◆ **Saved data entries**:
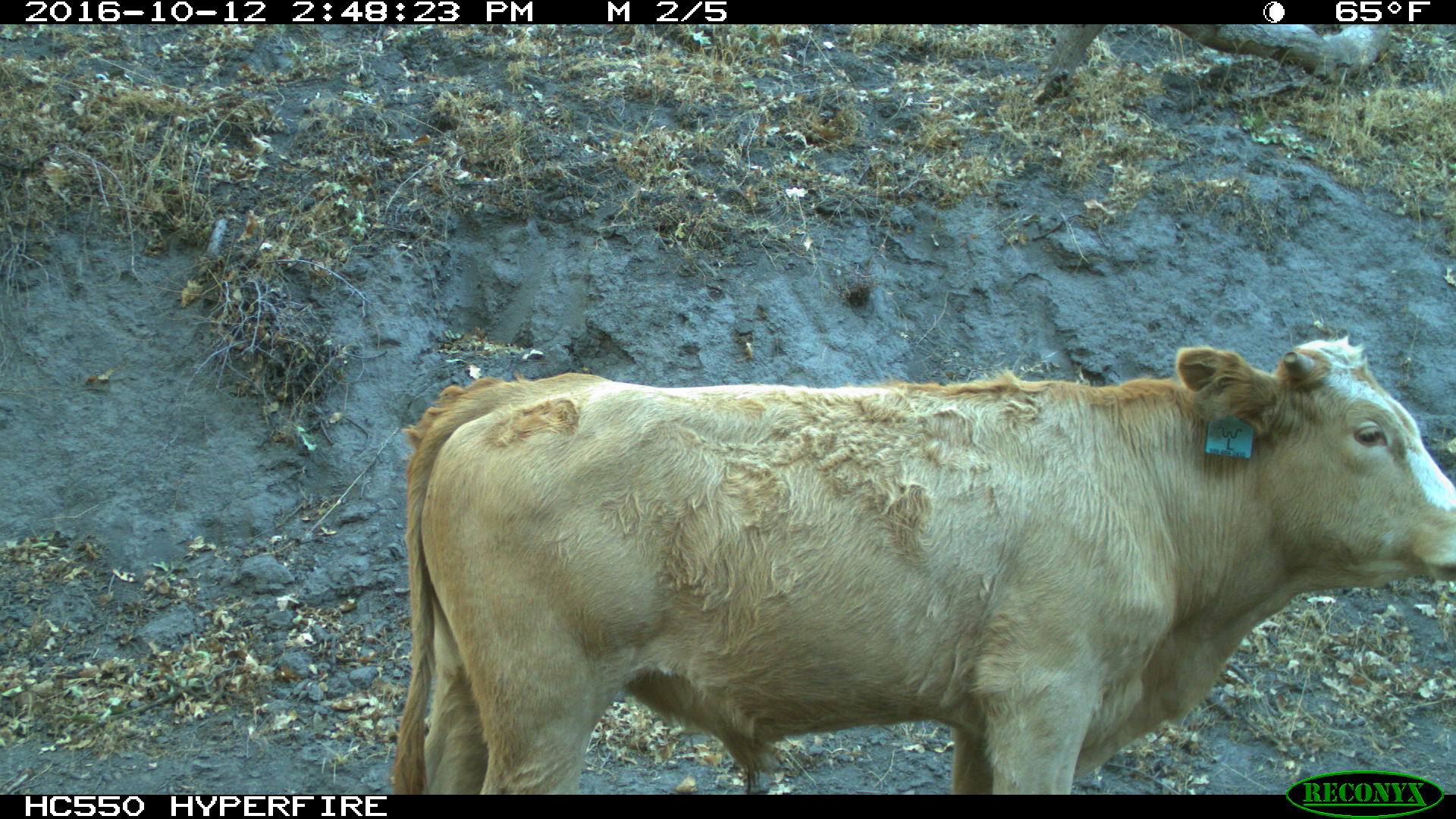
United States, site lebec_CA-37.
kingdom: Animalia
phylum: Chordata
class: Mammalia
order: Artiodactyla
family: Bovidae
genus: Bos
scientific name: Bos taurus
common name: domestic cow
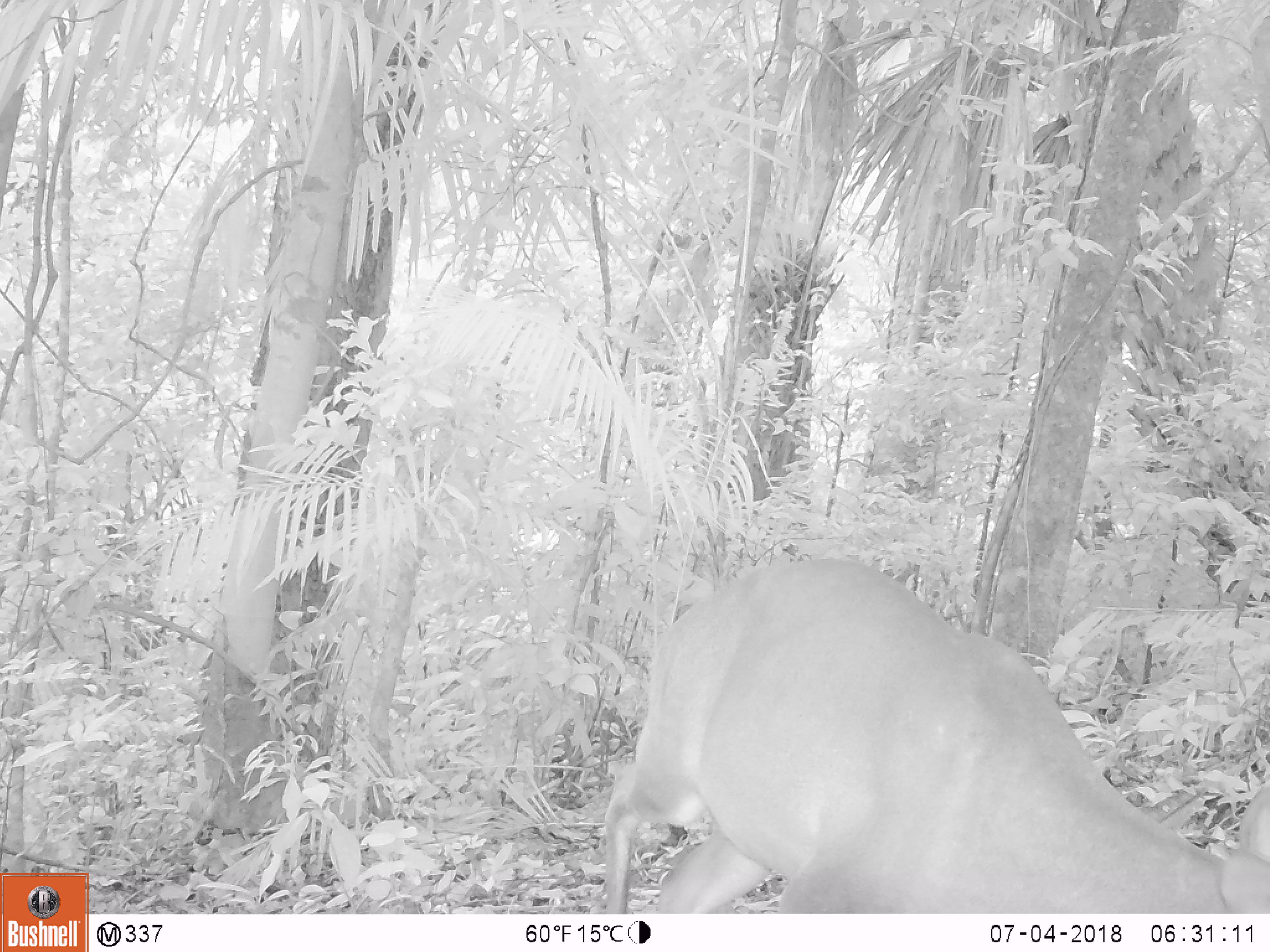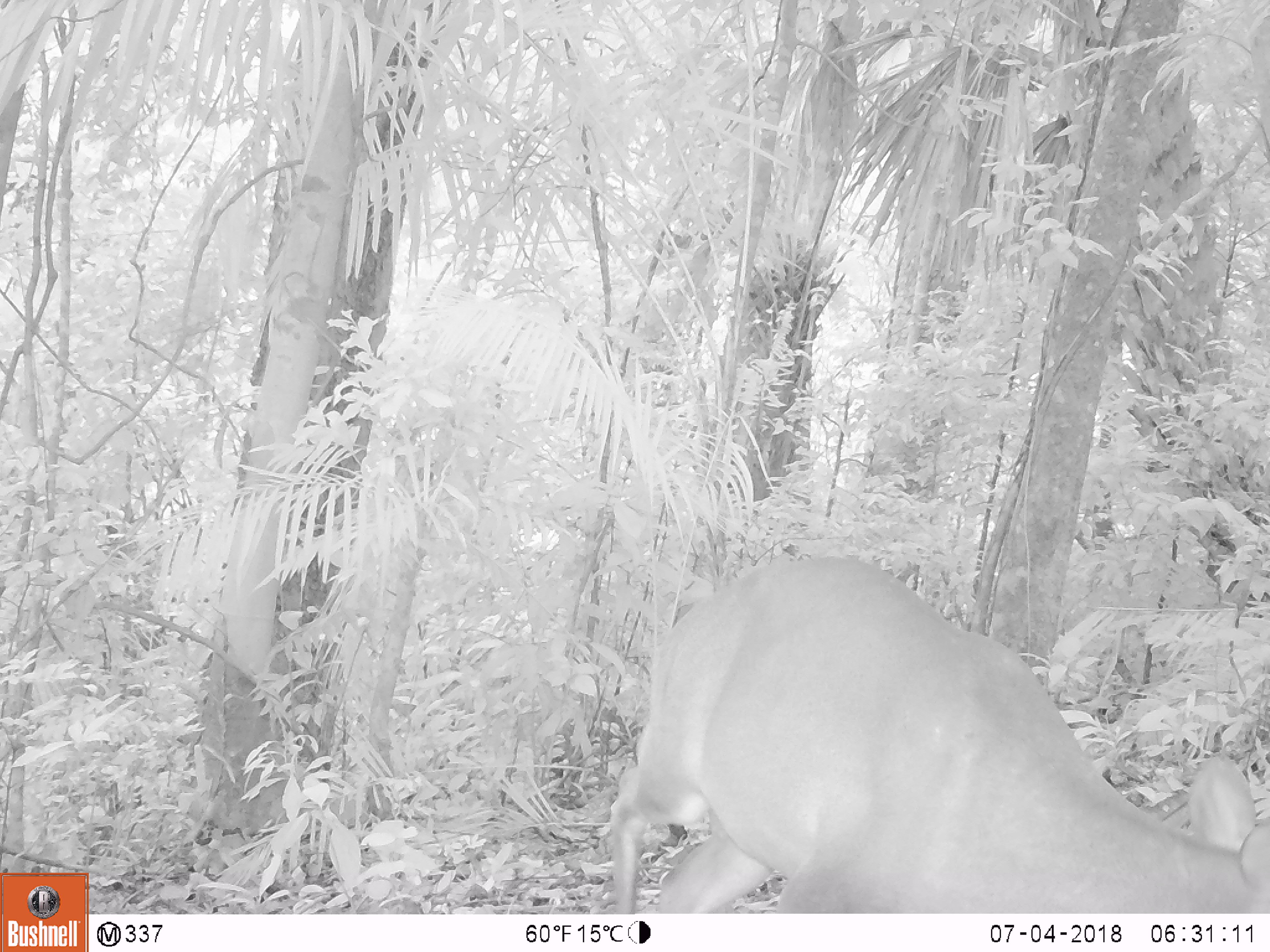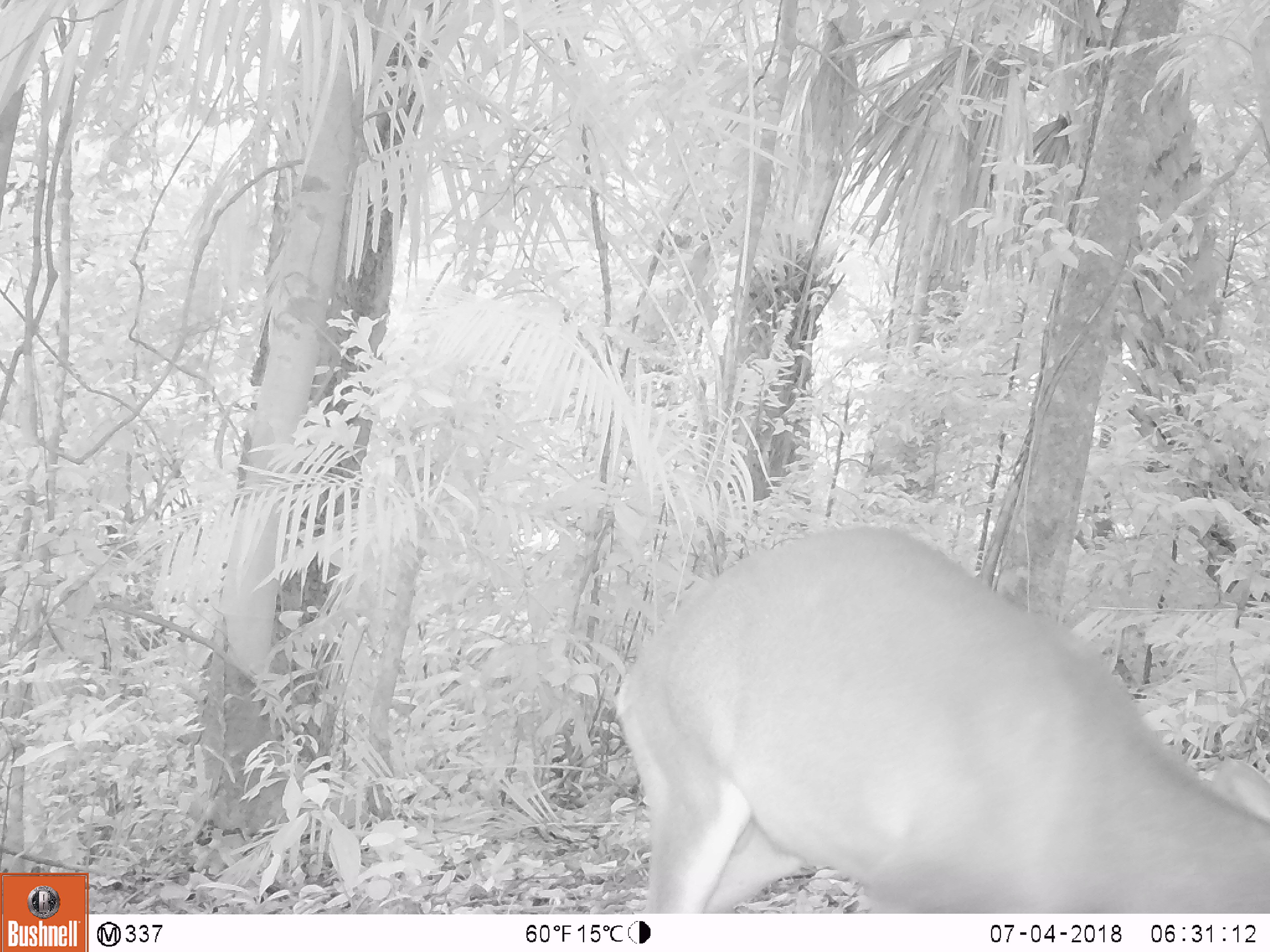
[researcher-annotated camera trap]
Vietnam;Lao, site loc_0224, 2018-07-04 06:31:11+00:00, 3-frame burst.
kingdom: Animalia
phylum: Chordata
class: Mammalia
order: Artiodactyla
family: Cervidae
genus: Muntiacus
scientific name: Muntiacus vuquangensis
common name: large-antlered muntjac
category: large antlered muntjac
Large antlered muntjac (large-antlered muntjac) (Muntiacus vuquangensis). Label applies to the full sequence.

◆ **WORK ORDER**: Set down the records in full and exactly. Do not carry over any image.

◆ **ANSWER TO THE EXERCISE**:
United States, site lebec_CA-37.
kingdom: Animalia
phylum: Chordata
class: Mammalia
order: Artiodactyla
family: Bovidae
genus: Bos
scientific name: Bos taurus
common name: domestic cow
[researcher-annotated camera trap]
Vietnam;Lao, site loc_0224, 2018-07-04 06:31:11+00:00, 3-frame burst.
kingdom: Animalia
phylum: Chordata
class: Mammalia
order: Artiodactyla
family: Cervidae
genus: Muntiacus
scientific name: Muntiacus vuquangensis
common name: large-antlered muntjac
category: large antlered muntjac
Large antlered muntjac (large-antlered muntjac) (Muntiacus vuquangensis). Label applies to the full sequence.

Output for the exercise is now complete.